A final question here, Jared: As you look out to 2035—and we’re just shooting out here—we talked about a lot of things, but when you compare where we’re at today and you look out to 2035, what types of bold predictions would you make as it relates to the future of work?
Spataro: I’ve gotten one that I have a lot of confidence in. Presence, and how we project our presence to each other and share presence, is going to be become increasingly mediated digitally. That doesn’t mean that physical presence won’t be important. It will be, but we are going to get to the point where time and space matter less. They won’t not matter, but will matter less. We will have the tools to project presence so that with that presence, we can create real human connection. That’s the thing that has been missing. A lot of the commentary is that that presence is a means and the ends will be human connection, because all the great things we have done as a human family over the course of history have been done when we rallied together, when we bring the best and the brightest and the strongest into a unified sense of doing things, getting things done. All the things we’ve done that have been amazing had been done that way.
So, with presence mediated digitally, we’ll be able to create connections—new connections we’ve never had—and it will be that human connection that drives things. We’ll see holograms. We’ll see the ability to project ourselves into all sorts of physical and digital spaces, all in the name of getting that connection we need across time and space so that we can engage in some meaningful endeavors. We’ll look back and say, “It all started there. It started in 2020 with lowly videoconferencing as the beginning.”
Hammer: That’s fascinating, Jared. I was at one of the Microsoft partner conferences and saw where one of the CVPs over marketing who does a lot of marketing for Azure, I was impressed: She put a HoloLens on and stood back, and she introed, but then took a step back, and it projected a hologram, and the technology had learned the inflections of her voice, and she started her hologram, delivered her message, in perfect Japanese. I thought, “That is going to be cool,” and so I do. I look forward to those things, and the other things that we talked about today, and I really appreciate you taking time to meet with us. We’re excited about this as a firm, as, overall, people in the world to be able to experience this future of work. Truly, thank you for your time today.
Spataro: My pleasure. Thanks for having me.

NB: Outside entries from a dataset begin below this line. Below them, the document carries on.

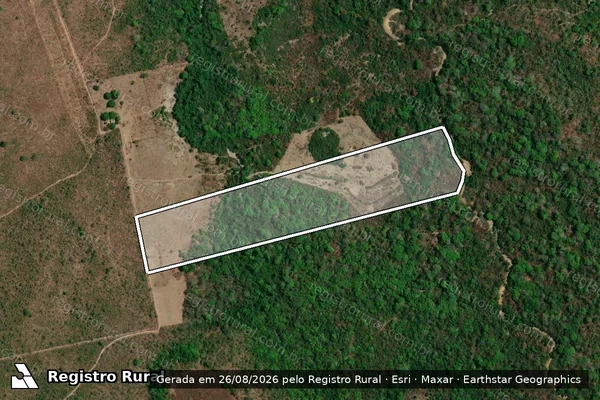 Imagem de satélite de FAZENDA DEUS ME DEU, LOTE 5, DO LOTEAMENTO DENOMINADO FAZENDA LAGOA DO ROMÃO - LOTE 02 em Peixe - TO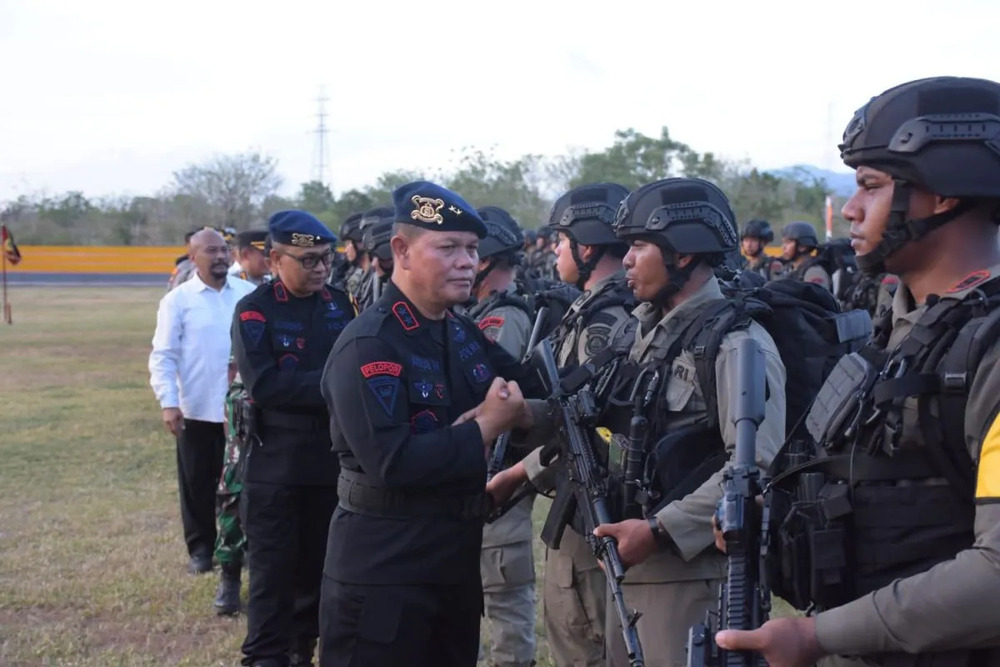  110 Personel Brimob Sulawesi Tengah Dikirim ke Papua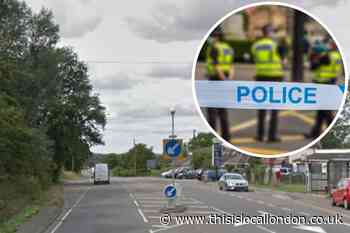 Man in his 50s dies after two-vehicle crash on the A414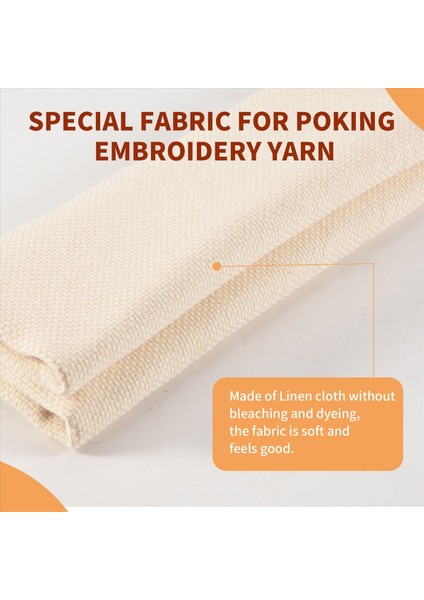 Yumruk Iğne Bezi Kumaş, Yumruk Iğne ve Halı Pul Için Iğne Işi Nakış Kumaşı, 26.4 x 19.6 Inç (Yurt Dışından) indirimleri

Hammer: Back over to you, Joe.
Kornik: Thanks, Joel. Thank you, Jared, for those outstanding insights and that look into the future of work. I certainly enjoyed the discussion, and I hope you did as well. Thanks for joining us for the VISION by Protiviti interview. We’ll see you next time.
As Corporate Vice President of Modern Work, Spataro leads Microsoft’s Modern Work team, which is dedicated to helping every person and organization adapt to the new world of work. His team is driving research to help predict and shape what the future of work will look like across industries, while also delivering new products and features within Microsoft 365 that enable everyone to thrive.
Joel Hammer is a managing director in Protiviti’s global strategic account management group and serves as Protiviti’s Global Lead for Microsoft. In this role, he is responsible for overseeing all activities related to Microsoft and Protiviti’s Global Alliance with Microsoft. Hammer is a member of Protiviti’s Executive Team Advisory Council, driving strategic workstreams to support the achievement of the firm’s strategy.